** begin **

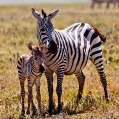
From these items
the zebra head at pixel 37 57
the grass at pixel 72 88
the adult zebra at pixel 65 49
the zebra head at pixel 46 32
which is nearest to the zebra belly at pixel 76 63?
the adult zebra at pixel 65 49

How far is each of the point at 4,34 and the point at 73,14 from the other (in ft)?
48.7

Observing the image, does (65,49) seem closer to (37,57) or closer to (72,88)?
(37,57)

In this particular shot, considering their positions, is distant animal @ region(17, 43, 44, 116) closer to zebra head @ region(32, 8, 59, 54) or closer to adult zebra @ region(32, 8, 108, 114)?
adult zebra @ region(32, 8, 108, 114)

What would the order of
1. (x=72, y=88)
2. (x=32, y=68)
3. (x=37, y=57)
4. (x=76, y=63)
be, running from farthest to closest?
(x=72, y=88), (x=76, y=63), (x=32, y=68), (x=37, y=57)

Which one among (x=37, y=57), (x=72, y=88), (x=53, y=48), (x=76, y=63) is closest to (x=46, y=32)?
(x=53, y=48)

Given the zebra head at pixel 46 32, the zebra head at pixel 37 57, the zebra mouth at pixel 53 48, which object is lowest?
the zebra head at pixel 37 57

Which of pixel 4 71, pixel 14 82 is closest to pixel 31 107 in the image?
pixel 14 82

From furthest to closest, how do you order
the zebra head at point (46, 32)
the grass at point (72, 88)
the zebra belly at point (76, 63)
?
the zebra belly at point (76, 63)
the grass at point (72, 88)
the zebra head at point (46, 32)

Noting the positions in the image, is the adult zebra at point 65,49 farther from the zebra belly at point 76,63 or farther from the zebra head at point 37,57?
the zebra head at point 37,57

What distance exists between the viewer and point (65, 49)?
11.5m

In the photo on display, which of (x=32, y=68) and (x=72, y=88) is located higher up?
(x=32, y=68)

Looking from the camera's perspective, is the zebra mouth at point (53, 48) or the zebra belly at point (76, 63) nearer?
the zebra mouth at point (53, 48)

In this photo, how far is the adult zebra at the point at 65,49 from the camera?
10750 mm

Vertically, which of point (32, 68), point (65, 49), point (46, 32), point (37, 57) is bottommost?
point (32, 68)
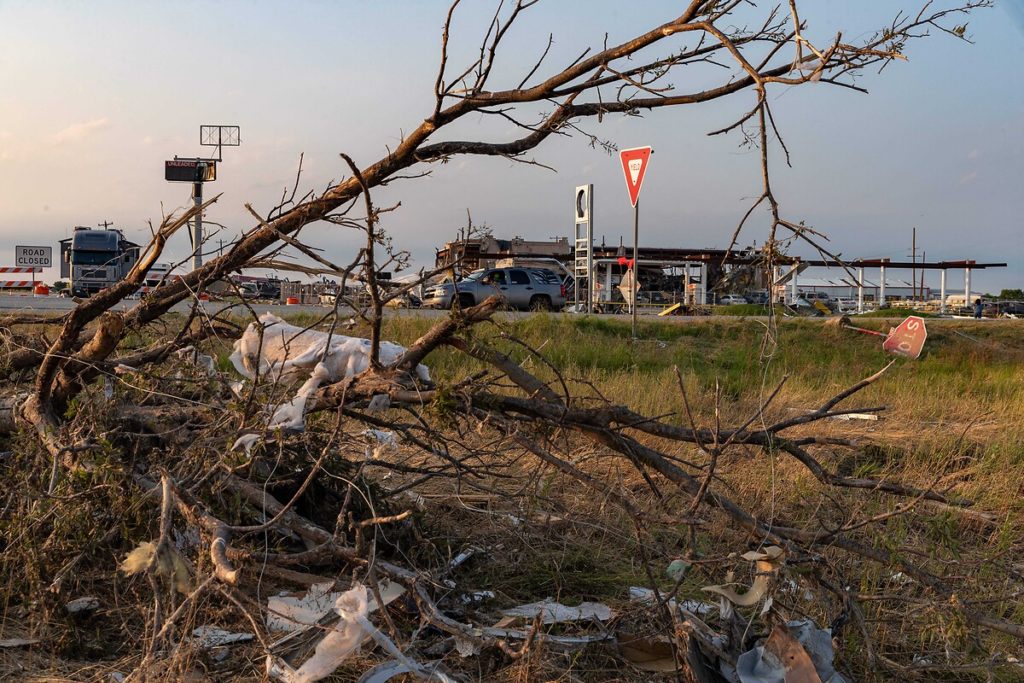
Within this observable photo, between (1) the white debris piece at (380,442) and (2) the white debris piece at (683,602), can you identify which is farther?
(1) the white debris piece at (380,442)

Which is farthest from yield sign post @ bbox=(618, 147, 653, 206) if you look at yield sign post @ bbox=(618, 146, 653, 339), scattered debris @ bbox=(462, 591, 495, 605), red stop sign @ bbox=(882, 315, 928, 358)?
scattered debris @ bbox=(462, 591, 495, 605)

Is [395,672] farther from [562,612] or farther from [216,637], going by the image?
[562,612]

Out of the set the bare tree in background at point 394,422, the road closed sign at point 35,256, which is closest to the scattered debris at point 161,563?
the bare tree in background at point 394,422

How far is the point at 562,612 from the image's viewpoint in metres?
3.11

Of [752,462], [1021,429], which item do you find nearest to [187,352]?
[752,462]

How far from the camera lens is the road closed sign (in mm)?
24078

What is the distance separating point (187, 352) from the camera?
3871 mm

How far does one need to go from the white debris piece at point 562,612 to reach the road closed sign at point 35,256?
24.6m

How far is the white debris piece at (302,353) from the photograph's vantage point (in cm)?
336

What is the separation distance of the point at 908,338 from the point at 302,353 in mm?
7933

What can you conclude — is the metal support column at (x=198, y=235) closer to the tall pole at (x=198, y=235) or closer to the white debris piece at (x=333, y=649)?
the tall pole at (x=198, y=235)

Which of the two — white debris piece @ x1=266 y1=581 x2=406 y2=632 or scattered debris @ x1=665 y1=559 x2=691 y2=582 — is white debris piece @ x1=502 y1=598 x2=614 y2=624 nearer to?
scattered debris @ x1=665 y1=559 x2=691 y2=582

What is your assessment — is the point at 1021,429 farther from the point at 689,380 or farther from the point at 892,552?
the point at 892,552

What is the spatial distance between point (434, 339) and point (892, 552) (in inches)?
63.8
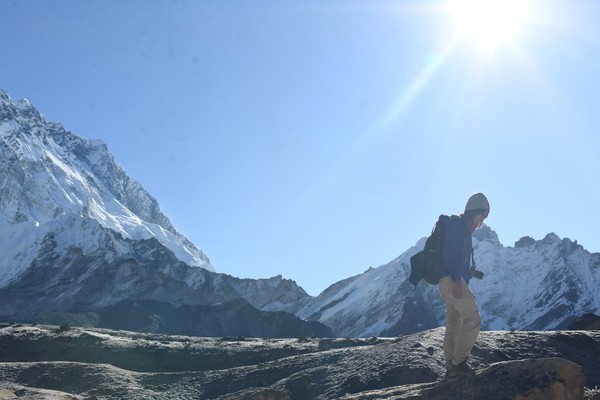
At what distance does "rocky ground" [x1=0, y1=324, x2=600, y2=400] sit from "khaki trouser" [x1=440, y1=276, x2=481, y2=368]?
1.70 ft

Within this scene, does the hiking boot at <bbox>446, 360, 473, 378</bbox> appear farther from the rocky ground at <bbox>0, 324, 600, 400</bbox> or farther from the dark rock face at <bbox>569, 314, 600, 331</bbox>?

** end **

**Exercise goal**
Swap "hiking boot" for "leather boot" throughout the entries above, repeating all their lines with nothing else changed and the pictures left out.

**Answer for the task**
From these items
the zebra head at pixel 37 57
the grass at pixel 72 88
the adult zebra at pixel 65 49
the zebra head at pixel 46 32
which is nearest to the zebra belly at pixel 76 63?
the adult zebra at pixel 65 49

How far is each of the point at 4,34 and the point at 73,14 from the other (in ft)?
48.7

Observing the image, does (65,49) seem closer to (37,57) or closer to (72,88)?
(37,57)

In this particular shot, considering their positions, is distant animal @ region(17, 43, 44, 116) closer to zebra head @ region(32, 8, 59, 54) or closer to adult zebra @ region(32, 8, 108, 114)?
adult zebra @ region(32, 8, 108, 114)

What would the order of
1. (x=72, y=88)
2. (x=32, y=68)
3. (x=37, y=57)
4. (x=76, y=63)
be, running from farthest to closest?
(x=72, y=88), (x=76, y=63), (x=32, y=68), (x=37, y=57)

Which one among (x=37, y=57), (x=72, y=88), (x=53, y=48), (x=76, y=63) is closest to (x=46, y=32)?
(x=53, y=48)

Given the zebra head at pixel 46 32, the zebra head at pixel 37 57, the zebra mouth at pixel 53 48, which object is lowest?
the zebra head at pixel 37 57

Which of pixel 4 71, pixel 14 82 is closest to pixel 31 107 in the image?
pixel 14 82

From furthest to closest, how do you order
the zebra head at point (46, 32)
the grass at point (72, 88)
the zebra belly at point (76, 63)
?
the zebra belly at point (76, 63)
the grass at point (72, 88)
the zebra head at point (46, 32)

Noting the positions in the image, is the adult zebra at point 65,49 farther from the zebra belly at point 76,63 or farther from the zebra head at point 37,57?
the zebra head at point 37,57

What distance exists between the viewer and point (65, 49)?
11.5m

In the photo on display, which of (x=32, y=68) and (x=72, y=88) is located higher up?
(x=32, y=68)

Looking from the camera's perspective, is the zebra mouth at point (53, 48) or the zebra belly at point (76, 63) nearer?
the zebra mouth at point (53, 48)

In this photo, how far is the adult zebra at the point at 65,49 from the camera?
10750 mm

Vertically, which of point (32, 68), point (65, 49), point (46, 32), point (37, 57) is bottommost?
point (32, 68)
Within this observable photo, between (1) the white debris piece at (380,442) and (2) the white debris piece at (683,602), can you identify which is farther?
(1) the white debris piece at (380,442)

Which is farthest from yield sign post @ bbox=(618, 147, 653, 206) if you look at yield sign post @ bbox=(618, 146, 653, 339), scattered debris @ bbox=(462, 591, 495, 605), red stop sign @ bbox=(882, 315, 928, 358)?
scattered debris @ bbox=(462, 591, 495, 605)

Is [395,672] farther from [562,612] or farther from [216,637], going by the image?
[562,612]

Out of the set the bare tree in background at point 394,422, the road closed sign at point 35,256, which is closest to the scattered debris at point 161,563?
the bare tree in background at point 394,422

How far is the point at 562,612 from the image's viewpoint in metres?
3.11

Of [752,462], [1021,429], which item do you find nearest to [187,352]?
[752,462]

How far from the camera lens is the road closed sign (in mm)?
24078

What is the distance separating point (187, 352) from the camera?
3871 mm

How far does one need to go from the white debris piece at point 562,612 to reach the road closed sign at point 35,256?
24.6m

How far is the white debris piece at (302,353) from the photograph's vantage point (in cm)?
336

What is the separation distance of the point at 908,338 from the point at 302,353 in mm?
7933

What can you conclude — is the metal support column at (x=198, y=235) closer to the tall pole at (x=198, y=235) or closer to the white debris piece at (x=333, y=649)?
the tall pole at (x=198, y=235)

Which of the two — white debris piece @ x1=266 y1=581 x2=406 y2=632 or scattered debris @ x1=665 y1=559 x2=691 y2=582 — is white debris piece @ x1=502 y1=598 x2=614 y2=624 nearer to?
scattered debris @ x1=665 y1=559 x2=691 y2=582

What is your assessment — is the point at 1021,429 farther from the point at 689,380 or farther from the point at 892,552?
the point at 892,552

What is the spatial distance between point (434, 339) and point (892, 552) (in inches)?
63.8
At what distance does "rocky ground" [x1=0, y1=324, x2=600, y2=400] sit from "khaki trouser" [x1=440, y1=276, x2=481, y2=368]?
1.70 ft

Within this scene, does the leather boot at <bbox>446, 360, 473, 378</bbox> appear farther from the rocky ground at <bbox>0, 324, 600, 400</bbox> or farther from the dark rock face at <bbox>569, 314, 600, 331</bbox>?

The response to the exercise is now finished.